Als wie gefährlich, spitz, schroff, abweisend, wie von einer anderen Welt die Menschen dieser Zeit die Alpen empfunden haben, machen zahlreiche Gemälde in der Ausstellung anschaulich. Doch es dauert nur wenige Jahrzehnte, und damalige Bilder von Gletschern und Bergen werden auch für uns heutige Zeitgenossen "wirklichkeitsnäher". Der Kulturwissenschafter Martin Scharfe dazu: "Es bedurfte erst nicht nur der äußeren (das heißt: der technischen), sondern auch der inneren (also: der mentalen) Aneignung der wilden Alpennatur, damit sich Gemüt und Auge beruhigen und Bilder des Gletschers gemalt werden konnten, wie unser Auge sie sieht."

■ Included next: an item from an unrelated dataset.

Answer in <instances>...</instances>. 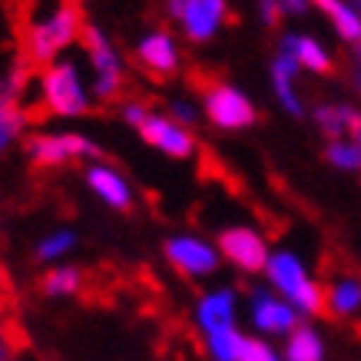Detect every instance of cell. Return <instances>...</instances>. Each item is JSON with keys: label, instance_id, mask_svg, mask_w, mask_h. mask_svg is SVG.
<instances>
[{"label": "cell", "instance_id": "1", "mask_svg": "<svg viewBox=\"0 0 361 361\" xmlns=\"http://www.w3.org/2000/svg\"><path fill=\"white\" fill-rule=\"evenodd\" d=\"M87 30L83 7L77 4H54L47 11L33 13L20 30V60L27 66L44 70L54 60H63L66 50L80 47Z\"/></svg>", "mask_w": 361, "mask_h": 361}, {"label": "cell", "instance_id": "2", "mask_svg": "<svg viewBox=\"0 0 361 361\" xmlns=\"http://www.w3.org/2000/svg\"><path fill=\"white\" fill-rule=\"evenodd\" d=\"M33 97H37L40 113L50 116V120L73 123L97 110L87 66L80 63L77 56H63V60H54L50 66L37 70V77H33Z\"/></svg>", "mask_w": 361, "mask_h": 361}, {"label": "cell", "instance_id": "3", "mask_svg": "<svg viewBox=\"0 0 361 361\" xmlns=\"http://www.w3.org/2000/svg\"><path fill=\"white\" fill-rule=\"evenodd\" d=\"M262 285H269L275 295L285 298L305 322L325 315V282L318 279L298 249H288V245L272 249L262 272Z\"/></svg>", "mask_w": 361, "mask_h": 361}, {"label": "cell", "instance_id": "4", "mask_svg": "<svg viewBox=\"0 0 361 361\" xmlns=\"http://www.w3.org/2000/svg\"><path fill=\"white\" fill-rule=\"evenodd\" d=\"M80 47H83V66H87L93 99L97 103L120 99L123 90H126V56L116 47V40L99 23L87 20V30H83Z\"/></svg>", "mask_w": 361, "mask_h": 361}, {"label": "cell", "instance_id": "5", "mask_svg": "<svg viewBox=\"0 0 361 361\" xmlns=\"http://www.w3.org/2000/svg\"><path fill=\"white\" fill-rule=\"evenodd\" d=\"M23 156L33 169H63L70 163L87 166L103 159V149L80 130H30L23 140Z\"/></svg>", "mask_w": 361, "mask_h": 361}, {"label": "cell", "instance_id": "6", "mask_svg": "<svg viewBox=\"0 0 361 361\" xmlns=\"http://www.w3.org/2000/svg\"><path fill=\"white\" fill-rule=\"evenodd\" d=\"M199 110H202V120L219 133H245L259 123L255 99L229 80H212L209 87H202Z\"/></svg>", "mask_w": 361, "mask_h": 361}, {"label": "cell", "instance_id": "7", "mask_svg": "<svg viewBox=\"0 0 361 361\" xmlns=\"http://www.w3.org/2000/svg\"><path fill=\"white\" fill-rule=\"evenodd\" d=\"M163 13L173 23L176 37H183L192 47L212 44L232 17L226 0H166Z\"/></svg>", "mask_w": 361, "mask_h": 361}, {"label": "cell", "instance_id": "8", "mask_svg": "<svg viewBox=\"0 0 361 361\" xmlns=\"http://www.w3.org/2000/svg\"><path fill=\"white\" fill-rule=\"evenodd\" d=\"M242 315H245L249 335H259V338L275 341V345H282L305 322L285 298L275 295L269 285H252L249 295L242 298Z\"/></svg>", "mask_w": 361, "mask_h": 361}, {"label": "cell", "instance_id": "9", "mask_svg": "<svg viewBox=\"0 0 361 361\" xmlns=\"http://www.w3.org/2000/svg\"><path fill=\"white\" fill-rule=\"evenodd\" d=\"M163 259L176 275H183L189 282H209L222 269V255L216 249V239H206V235L189 232V229L166 235Z\"/></svg>", "mask_w": 361, "mask_h": 361}, {"label": "cell", "instance_id": "10", "mask_svg": "<svg viewBox=\"0 0 361 361\" xmlns=\"http://www.w3.org/2000/svg\"><path fill=\"white\" fill-rule=\"evenodd\" d=\"M239 318H242V295L235 285L216 282L202 288L196 302H192V325H196L202 341L226 335V331H235Z\"/></svg>", "mask_w": 361, "mask_h": 361}, {"label": "cell", "instance_id": "11", "mask_svg": "<svg viewBox=\"0 0 361 361\" xmlns=\"http://www.w3.org/2000/svg\"><path fill=\"white\" fill-rule=\"evenodd\" d=\"M216 249H219L222 262L232 265L235 272L242 275H262L265 272V262L272 255V242L265 235L262 229L255 226H245V222H232L226 229H219L216 235Z\"/></svg>", "mask_w": 361, "mask_h": 361}, {"label": "cell", "instance_id": "12", "mask_svg": "<svg viewBox=\"0 0 361 361\" xmlns=\"http://www.w3.org/2000/svg\"><path fill=\"white\" fill-rule=\"evenodd\" d=\"M133 60L156 80H169L183 70V44L173 27H146L133 40Z\"/></svg>", "mask_w": 361, "mask_h": 361}, {"label": "cell", "instance_id": "13", "mask_svg": "<svg viewBox=\"0 0 361 361\" xmlns=\"http://www.w3.org/2000/svg\"><path fill=\"white\" fill-rule=\"evenodd\" d=\"M149 149H156L159 156L166 159H176V163H189V159H196L199 153V136L196 130H186V126H179L173 116H166V110H149V116L142 120V126L136 130Z\"/></svg>", "mask_w": 361, "mask_h": 361}, {"label": "cell", "instance_id": "14", "mask_svg": "<svg viewBox=\"0 0 361 361\" xmlns=\"http://www.w3.org/2000/svg\"><path fill=\"white\" fill-rule=\"evenodd\" d=\"M83 186L90 189V196L97 199L103 209L110 212H130L136 206V186L130 183V176L120 166H113L110 159H93L83 166Z\"/></svg>", "mask_w": 361, "mask_h": 361}, {"label": "cell", "instance_id": "15", "mask_svg": "<svg viewBox=\"0 0 361 361\" xmlns=\"http://www.w3.org/2000/svg\"><path fill=\"white\" fill-rule=\"evenodd\" d=\"M279 54H285L302 70V77H331L335 73V50L325 44V37L315 30H282L279 37Z\"/></svg>", "mask_w": 361, "mask_h": 361}, {"label": "cell", "instance_id": "16", "mask_svg": "<svg viewBox=\"0 0 361 361\" xmlns=\"http://www.w3.org/2000/svg\"><path fill=\"white\" fill-rule=\"evenodd\" d=\"M308 116H312L315 130L322 133L325 142H335V140L361 142V103L358 99H341V97L318 99L315 106H308Z\"/></svg>", "mask_w": 361, "mask_h": 361}, {"label": "cell", "instance_id": "17", "mask_svg": "<svg viewBox=\"0 0 361 361\" xmlns=\"http://www.w3.org/2000/svg\"><path fill=\"white\" fill-rule=\"evenodd\" d=\"M302 70H298L285 54L275 50L269 60V87H272V99L279 103V110L288 113L292 120H305L308 116V103L302 97Z\"/></svg>", "mask_w": 361, "mask_h": 361}, {"label": "cell", "instance_id": "18", "mask_svg": "<svg viewBox=\"0 0 361 361\" xmlns=\"http://www.w3.org/2000/svg\"><path fill=\"white\" fill-rule=\"evenodd\" d=\"M80 249V232L73 226H54L47 229L40 239L33 242V262L40 269H54V265L70 262V255Z\"/></svg>", "mask_w": 361, "mask_h": 361}, {"label": "cell", "instance_id": "19", "mask_svg": "<svg viewBox=\"0 0 361 361\" xmlns=\"http://www.w3.org/2000/svg\"><path fill=\"white\" fill-rule=\"evenodd\" d=\"M325 312L331 318H358L361 315V275L358 272H341L325 285Z\"/></svg>", "mask_w": 361, "mask_h": 361}, {"label": "cell", "instance_id": "20", "mask_svg": "<svg viewBox=\"0 0 361 361\" xmlns=\"http://www.w3.org/2000/svg\"><path fill=\"white\" fill-rule=\"evenodd\" d=\"M315 11L329 20L338 44L351 47V50L361 44V13L355 7V0H318Z\"/></svg>", "mask_w": 361, "mask_h": 361}, {"label": "cell", "instance_id": "21", "mask_svg": "<svg viewBox=\"0 0 361 361\" xmlns=\"http://www.w3.org/2000/svg\"><path fill=\"white\" fill-rule=\"evenodd\" d=\"M279 348L282 361H329V341L315 322H302Z\"/></svg>", "mask_w": 361, "mask_h": 361}, {"label": "cell", "instance_id": "22", "mask_svg": "<svg viewBox=\"0 0 361 361\" xmlns=\"http://www.w3.org/2000/svg\"><path fill=\"white\" fill-rule=\"evenodd\" d=\"M30 133V113H27V103H17V99H4L0 97V163L11 156L13 146H20Z\"/></svg>", "mask_w": 361, "mask_h": 361}, {"label": "cell", "instance_id": "23", "mask_svg": "<svg viewBox=\"0 0 361 361\" xmlns=\"http://www.w3.org/2000/svg\"><path fill=\"white\" fill-rule=\"evenodd\" d=\"M87 285V275L77 262H63L54 265V269H44L40 275V292L47 298H77Z\"/></svg>", "mask_w": 361, "mask_h": 361}, {"label": "cell", "instance_id": "24", "mask_svg": "<svg viewBox=\"0 0 361 361\" xmlns=\"http://www.w3.org/2000/svg\"><path fill=\"white\" fill-rule=\"evenodd\" d=\"M325 163L338 173H358L361 176V142L355 140H335V142H325Z\"/></svg>", "mask_w": 361, "mask_h": 361}, {"label": "cell", "instance_id": "25", "mask_svg": "<svg viewBox=\"0 0 361 361\" xmlns=\"http://www.w3.org/2000/svg\"><path fill=\"white\" fill-rule=\"evenodd\" d=\"M33 90V80H30V66L17 60L11 63L4 73H0V97L4 99H17V103H27V93Z\"/></svg>", "mask_w": 361, "mask_h": 361}, {"label": "cell", "instance_id": "26", "mask_svg": "<svg viewBox=\"0 0 361 361\" xmlns=\"http://www.w3.org/2000/svg\"><path fill=\"white\" fill-rule=\"evenodd\" d=\"M235 361H282V348L275 341H265L245 331L239 341V351H235Z\"/></svg>", "mask_w": 361, "mask_h": 361}, {"label": "cell", "instance_id": "27", "mask_svg": "<svg viewBox=\"0 0 361 361\" xmlns=\"http://www.w3.org/2000/svg\"><path fill=\"white\" fill-rule=\"evenodd\" d=\"M166 116H173L179 126L186 130H196V123L202 120V110H199V99L192 97H173L166 103Z\"/></svg>", "mask_w": 361, "mask_h": 361}, {"label": "cell", "instance_id": "28", "mask_svg": "<svg viewBox=\"0 0 361 361\" xmlns=\"http://www.w3.org/2000/svg\"><path fill=\"white\" fill-rule=\"evenodd\" d=\"M149 110H153V106H149L146 99H140V97H130V99H123L120 103V116H123V123H126L133 133L142 126V120L149 116Z\"/></svg>", "mask_w": 361, "mask_h": 361}, {"label": "cell", "instance_id": "29", "mask_svg": "<svg viewBox=\"0 0 361 361\" xmlns=\"http://www.w3.org/2000/svg\"><path fill=\"white\" fill-rule=\"evenodd\" d=\"M255 13H259V23L269 27V30H279L282 27V7H279V0H259L255 4Z\"/></svg>", "mask_w": 361, "mask_h": 361}, {"label": "cell", "instance_id": "30", "mask_svg": "<svg viewBox=\"0 0 361 361\" xmlns=\"http://www.w3.org/2000/svg\"><path fill=\"white\" fill-rule=\"evenodd\" d=\"M279 7H282V20H302L315 11L312 0H279Z\"/></svg>", "mask_w": 361, "mask_h": 361}, {"label": "cell", "instance_id": "31", "mask_svg": "<svg viewBox=\"0 0 361 361\" xmlns=\"http://www.w3.org/2000/svg\"><path fill=\"white\" fill-rule=\"evenodd\" d=\"M0 361H13V345H11V335H7L4 325H0Z\"/></svg>", "mask_w": 361, "mask_h": 361}, {"label": "cell", "instance_id": "32", "mask_svg": "<svg viewBox=\"0 0 361 361\" xmlns=\"http://www.w3.org/2000/svg\"><path fill=\"white\" fill-rule=\"evenodd\" d=\"M345 80H348V87L355 90V97H361V70L355 63L348 66V73H345Z\"/></svg>", "mask_w": 361, "mask_h": 361}, {"label": "cell", "instance_id": "33", "mask_svg": "<svg viewBox=\"0 0 361 361\" xmlns=\"http://www.w3.org/2000/svg\"><path fill=\"white\" fill-rule=\"evenodd\" d=\"M351 63H355V66H358V70H361V44L355 47V50H351Z\"/></svg>", "mask_w": 361, "mask_h": 361}, {"label": "cell", "instance_id": "34", "mask_svg": "<svg viewBox=\"0 0 361 361\" xmlns=\"http://www.w3.org/2000/svg\"><path fill=\"white\" fill-rule=\"evenodd\" d=\"M355 7H358V13H361V0H355Z\"/></svg>", "mask_w": 361, "mask_h": 361}]
</instances>
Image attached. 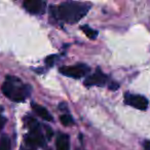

Einen Ohrenschmaus der besonderen Art bekommt der Ausstellungsbesucher in einer nachgebauten Seilbahngondel geboten: Die erste Seilbahnfart auf den 2502 Meter hohen Säntis im Schweizer Kanton Appenzell am 1. Juli 1935, kommentiert vom Radioreporter Arthur Welte: "Man schwebt, fühlt, fliegt - mein Gott, diese Aussicht!" Von der Aussicht hat der Begründer des Alpinismus, Horace-Bénédict de Saussure, nichts gehabt, als er am 3. August 1787 am Gipfel des Mont Blanc stand, taumelnd, um Atem ringend, zu Tode erschöpft. Wieder im Tal, schreibt er, dass es ihm wie einem Feinschmecker ergangen ist, der ein herrliches Festmahl wegen Übelkeit nicht genießen konnte. Doch die Bergsteiger lernen daraus: Albert Smith nimmt 1851 bei seiner Mont-Blanc-Tour 60 Flaschen Vin Ordinaire mit, dazu sechs Flaschen Bordeaux, zehn Flaschen St. Georges, 15 Flaschen St. Jean und zwei Flaschen Champagner sowie drei Flaschen Cognac - gegen die Übelkeit!

Berge, eine unverständliche Leidenschaft

Ausstellung des Alpenverein-Museums in der Hofburg Innsbruck, Rennweg 1; ganzjährig täglich geöffnet (bis 2012), 9-17 Uhr, Info unter 0512-587 186-12; nicht angemeldete Führungen täglich 10 und 15 Uhr ab zehn Personen.